La leggerezza mai doma di Nelsonn, l’ironia velata de Tempesta nel mio cuore lasciano spazio a (fin troppo palese nelle sue imperfezioni per risultare credibile) Carta carbone, un po’ scialba nel suo oscillare tra Dente e Baustelle senza dar prova di essere la matrice ispiratrice di questi ultimi (“sto bruciando le speranze di stare lontano dai guai” fa tanto Vita Spericolata…). Grande come l’oceano cita nuovamente i Ramones, stavolta in senso letterale, ricordando in maniera euforica come “ogni loro disco era una festa”. In Anime morte l’ansia si fa squisitamente combattiva in quel liberatorio “ma sparatevi!” da servire rigorosamente abbinato al “fatevi fottere!” di Giorgio Canali. L’imprecazione risuona in testa come le lancette dell’Orologio rotto che chiude il meraviglioso “soliloquio collettivo” dei Diaframma col mondo.
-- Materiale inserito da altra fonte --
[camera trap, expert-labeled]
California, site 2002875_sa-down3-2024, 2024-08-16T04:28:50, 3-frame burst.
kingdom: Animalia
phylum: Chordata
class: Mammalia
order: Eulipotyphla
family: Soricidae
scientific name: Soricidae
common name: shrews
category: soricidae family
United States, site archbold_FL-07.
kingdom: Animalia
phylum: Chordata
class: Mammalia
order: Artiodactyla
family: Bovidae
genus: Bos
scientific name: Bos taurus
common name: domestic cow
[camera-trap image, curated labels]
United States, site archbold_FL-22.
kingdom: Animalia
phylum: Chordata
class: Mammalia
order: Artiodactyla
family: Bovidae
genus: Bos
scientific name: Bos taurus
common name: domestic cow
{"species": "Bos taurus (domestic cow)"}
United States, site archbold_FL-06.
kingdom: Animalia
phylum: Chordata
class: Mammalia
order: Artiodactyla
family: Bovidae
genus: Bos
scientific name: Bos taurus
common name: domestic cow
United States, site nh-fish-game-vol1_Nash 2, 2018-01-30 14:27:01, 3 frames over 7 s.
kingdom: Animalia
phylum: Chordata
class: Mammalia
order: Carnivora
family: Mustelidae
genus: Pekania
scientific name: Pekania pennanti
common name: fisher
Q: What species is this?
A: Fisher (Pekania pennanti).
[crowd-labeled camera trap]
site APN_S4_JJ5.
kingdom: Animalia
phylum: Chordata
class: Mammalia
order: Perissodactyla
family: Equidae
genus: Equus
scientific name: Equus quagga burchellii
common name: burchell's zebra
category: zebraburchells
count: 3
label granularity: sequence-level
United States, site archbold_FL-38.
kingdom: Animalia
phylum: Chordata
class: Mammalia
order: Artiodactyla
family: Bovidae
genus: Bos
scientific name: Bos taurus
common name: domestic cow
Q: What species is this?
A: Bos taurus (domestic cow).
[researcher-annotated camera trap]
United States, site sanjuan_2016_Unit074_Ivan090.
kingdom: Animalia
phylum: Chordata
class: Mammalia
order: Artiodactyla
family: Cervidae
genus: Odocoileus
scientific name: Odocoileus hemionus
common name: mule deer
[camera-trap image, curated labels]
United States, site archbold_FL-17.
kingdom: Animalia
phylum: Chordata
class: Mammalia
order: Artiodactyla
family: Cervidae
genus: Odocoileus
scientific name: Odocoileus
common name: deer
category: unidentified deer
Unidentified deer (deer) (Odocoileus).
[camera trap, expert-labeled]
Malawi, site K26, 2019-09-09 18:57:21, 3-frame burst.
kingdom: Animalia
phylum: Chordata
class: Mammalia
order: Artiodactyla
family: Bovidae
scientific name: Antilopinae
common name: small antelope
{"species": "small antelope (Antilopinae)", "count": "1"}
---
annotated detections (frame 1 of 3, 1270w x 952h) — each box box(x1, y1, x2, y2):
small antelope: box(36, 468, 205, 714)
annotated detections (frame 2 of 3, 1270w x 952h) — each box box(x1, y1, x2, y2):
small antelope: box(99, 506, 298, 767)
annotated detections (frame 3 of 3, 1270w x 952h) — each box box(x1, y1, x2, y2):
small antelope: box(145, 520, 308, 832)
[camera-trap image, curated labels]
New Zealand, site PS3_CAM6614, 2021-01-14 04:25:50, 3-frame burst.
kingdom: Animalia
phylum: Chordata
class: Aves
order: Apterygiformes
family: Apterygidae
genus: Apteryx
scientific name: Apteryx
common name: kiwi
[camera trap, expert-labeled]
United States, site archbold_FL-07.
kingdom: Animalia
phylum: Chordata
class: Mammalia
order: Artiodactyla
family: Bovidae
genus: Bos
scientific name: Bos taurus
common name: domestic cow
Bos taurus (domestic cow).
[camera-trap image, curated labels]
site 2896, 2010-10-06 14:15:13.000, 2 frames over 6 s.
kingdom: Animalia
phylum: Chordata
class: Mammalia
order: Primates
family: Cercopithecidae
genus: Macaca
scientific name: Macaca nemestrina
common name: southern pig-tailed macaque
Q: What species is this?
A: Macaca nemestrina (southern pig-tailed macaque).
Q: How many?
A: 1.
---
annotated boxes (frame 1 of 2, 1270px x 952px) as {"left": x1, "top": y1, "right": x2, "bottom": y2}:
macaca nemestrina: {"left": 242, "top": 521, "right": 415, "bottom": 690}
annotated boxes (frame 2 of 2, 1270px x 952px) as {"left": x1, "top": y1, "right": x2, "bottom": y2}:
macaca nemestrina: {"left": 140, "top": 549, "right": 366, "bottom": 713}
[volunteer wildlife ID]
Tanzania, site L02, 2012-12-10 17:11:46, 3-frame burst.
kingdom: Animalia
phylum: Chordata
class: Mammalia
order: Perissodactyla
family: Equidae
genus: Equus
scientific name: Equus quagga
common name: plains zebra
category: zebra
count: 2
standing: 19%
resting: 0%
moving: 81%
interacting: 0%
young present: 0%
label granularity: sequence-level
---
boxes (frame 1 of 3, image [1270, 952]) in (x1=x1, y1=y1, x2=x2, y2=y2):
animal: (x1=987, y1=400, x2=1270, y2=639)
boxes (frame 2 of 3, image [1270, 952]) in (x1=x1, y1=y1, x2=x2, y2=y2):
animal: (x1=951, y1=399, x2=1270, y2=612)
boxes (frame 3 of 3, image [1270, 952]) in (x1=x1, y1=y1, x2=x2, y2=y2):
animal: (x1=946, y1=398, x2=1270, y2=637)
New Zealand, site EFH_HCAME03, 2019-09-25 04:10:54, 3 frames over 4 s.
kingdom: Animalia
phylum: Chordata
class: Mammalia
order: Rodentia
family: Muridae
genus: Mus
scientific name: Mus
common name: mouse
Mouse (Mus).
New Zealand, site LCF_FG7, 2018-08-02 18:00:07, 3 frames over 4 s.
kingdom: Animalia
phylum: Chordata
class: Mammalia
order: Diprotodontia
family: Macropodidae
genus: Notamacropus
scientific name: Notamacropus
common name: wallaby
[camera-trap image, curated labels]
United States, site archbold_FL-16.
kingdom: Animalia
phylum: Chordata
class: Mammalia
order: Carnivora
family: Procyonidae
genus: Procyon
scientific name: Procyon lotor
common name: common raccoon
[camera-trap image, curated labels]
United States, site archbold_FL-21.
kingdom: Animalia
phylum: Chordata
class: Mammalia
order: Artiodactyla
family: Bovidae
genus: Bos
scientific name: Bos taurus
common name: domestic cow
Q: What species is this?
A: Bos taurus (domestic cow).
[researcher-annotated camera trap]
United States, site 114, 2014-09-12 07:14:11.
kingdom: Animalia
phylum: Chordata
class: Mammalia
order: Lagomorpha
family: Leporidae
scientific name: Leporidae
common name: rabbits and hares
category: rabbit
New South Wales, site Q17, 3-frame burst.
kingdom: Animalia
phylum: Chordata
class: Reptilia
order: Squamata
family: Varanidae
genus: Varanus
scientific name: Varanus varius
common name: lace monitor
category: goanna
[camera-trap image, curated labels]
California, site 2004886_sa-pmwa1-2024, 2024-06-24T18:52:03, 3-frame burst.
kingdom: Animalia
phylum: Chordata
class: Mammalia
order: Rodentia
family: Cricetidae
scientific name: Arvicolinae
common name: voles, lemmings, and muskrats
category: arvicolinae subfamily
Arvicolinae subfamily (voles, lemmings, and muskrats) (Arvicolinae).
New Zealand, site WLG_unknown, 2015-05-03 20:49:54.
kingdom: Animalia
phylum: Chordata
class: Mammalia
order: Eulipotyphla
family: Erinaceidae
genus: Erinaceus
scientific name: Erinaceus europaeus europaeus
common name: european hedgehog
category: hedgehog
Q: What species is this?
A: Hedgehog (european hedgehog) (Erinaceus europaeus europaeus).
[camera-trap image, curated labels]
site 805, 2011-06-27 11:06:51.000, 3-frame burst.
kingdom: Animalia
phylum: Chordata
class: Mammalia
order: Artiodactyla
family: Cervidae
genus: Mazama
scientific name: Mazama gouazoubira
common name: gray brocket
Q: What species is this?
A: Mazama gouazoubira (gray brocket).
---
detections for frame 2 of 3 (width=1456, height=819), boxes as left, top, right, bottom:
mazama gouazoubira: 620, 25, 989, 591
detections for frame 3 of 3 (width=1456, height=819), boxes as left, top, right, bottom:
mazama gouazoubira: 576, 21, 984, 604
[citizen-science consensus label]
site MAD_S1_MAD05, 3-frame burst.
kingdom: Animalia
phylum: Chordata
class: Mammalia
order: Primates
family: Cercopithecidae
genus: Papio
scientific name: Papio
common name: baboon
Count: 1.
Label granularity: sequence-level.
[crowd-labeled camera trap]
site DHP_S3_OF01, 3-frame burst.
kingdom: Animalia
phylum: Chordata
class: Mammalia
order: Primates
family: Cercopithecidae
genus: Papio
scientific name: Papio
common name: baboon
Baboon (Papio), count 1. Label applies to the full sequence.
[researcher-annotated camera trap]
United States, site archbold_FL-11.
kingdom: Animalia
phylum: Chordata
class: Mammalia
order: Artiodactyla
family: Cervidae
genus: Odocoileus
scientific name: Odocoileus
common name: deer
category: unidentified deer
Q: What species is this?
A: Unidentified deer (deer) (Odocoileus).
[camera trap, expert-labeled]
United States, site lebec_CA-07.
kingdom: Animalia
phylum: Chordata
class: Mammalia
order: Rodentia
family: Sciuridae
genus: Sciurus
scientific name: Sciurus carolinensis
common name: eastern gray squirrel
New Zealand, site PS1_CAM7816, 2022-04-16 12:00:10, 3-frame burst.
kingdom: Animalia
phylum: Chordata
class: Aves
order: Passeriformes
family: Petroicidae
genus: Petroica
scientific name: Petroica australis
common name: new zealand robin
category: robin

C’è una “Lei” ad aleggiare per l’intero albo nella mente e nelle parole di Fiumani: una vera ossessione quella per il gentil sesso, una psicosi in bilico tra attrazione e repulsione, che egli vive talvolta come una tirannia latente, legata ai trascorsi del cantautore cresciuto da madre e sorella, in una società a suo dire in cui la presenza femminile è tutt’altro che ininfluente che condiziona inevitabilmente i futuri rapporti con sesso opposto. È questione secondaria ma complessa, che merita di essere affrancata dalle accuse di semplicistico sessismo: viene piuttosto da pensare ad una sorta di insofferenza nei confronti di uno pseudo-matriarcato casalingo (forzato più o meno da meccanismi sociali insulsi e ormai degenerato in forme peggiori di discriminazione accettate spesso troppo facilmente dalle donne) quanto mai italiano, la sensazione che prova Tyler Durden in Fight Club forse, quando si chiede “Siamo una generazione di uomini cresciuti dalle donne. Mi chiedo se è davvero un’altra donna quello di cui abbiamo bisogno”.
Gli idiomi dei Diaframma degli Anni Zero rimangono pressoché invariati: meno narcolessia dark-wave e più colore forse, delicatezze intimiste e ciniche virate post-punk, nel dolce naufragar in direzione Siberia.
“Voleva cambiare”, Fiumani, “ma è ancora qua”. Per fortuna.